◆ **ACTIVITY**
Return the records exactly as they are.

Short descriptive text snippets:
┏━━

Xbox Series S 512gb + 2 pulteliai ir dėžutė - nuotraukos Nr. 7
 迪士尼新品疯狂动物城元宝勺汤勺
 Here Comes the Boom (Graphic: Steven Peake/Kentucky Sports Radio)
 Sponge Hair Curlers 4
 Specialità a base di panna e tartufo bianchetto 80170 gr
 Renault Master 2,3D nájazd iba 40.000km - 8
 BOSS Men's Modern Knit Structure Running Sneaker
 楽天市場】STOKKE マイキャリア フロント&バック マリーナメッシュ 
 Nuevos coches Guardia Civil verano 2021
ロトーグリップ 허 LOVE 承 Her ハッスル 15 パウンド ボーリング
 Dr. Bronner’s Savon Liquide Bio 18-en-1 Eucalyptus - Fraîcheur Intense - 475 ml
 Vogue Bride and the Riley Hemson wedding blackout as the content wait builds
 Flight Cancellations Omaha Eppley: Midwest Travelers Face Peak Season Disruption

┗━━

◆ **RESULT OF THIS TASK**
Xbox Series S 512gb + 2 pulteliai ir dėžutė - nuotraukos Nr. 7
 迪士尼新品疯狂动物城元宝勺汤勺
 Here Comes the Boom (Graphic: Steven Peake/Kentucky Sports Radio)
 Sponge Hair Curlers 4
 Specialità a base di panna e tartufo bianchetto 80170 gr
 Renault Master 2,3D nájazd iba 40.000km - 8
 BOSS Men's Modern Knit Structure Running Sneaker
 楽天市場】STOKKE マイキャリア フロント&バック マリーナメッシュ 
 Nuevos coches Guardia Civil verano 2021
ロトーグリップ 허 LOVE 承 Her ハッスル 15 パウンド ボーリング
 Dr. Bronner’s Savon Liquide Bio 18-en-1 Eucalyptus - Fraîcheur Intense - 475 ml
 Vogue Bride and the Riley Hemson wedding blackout as the content wait builds
 Flight Cancellations Omaha Eppley: Midwest Travelers Face Peak Season Disruption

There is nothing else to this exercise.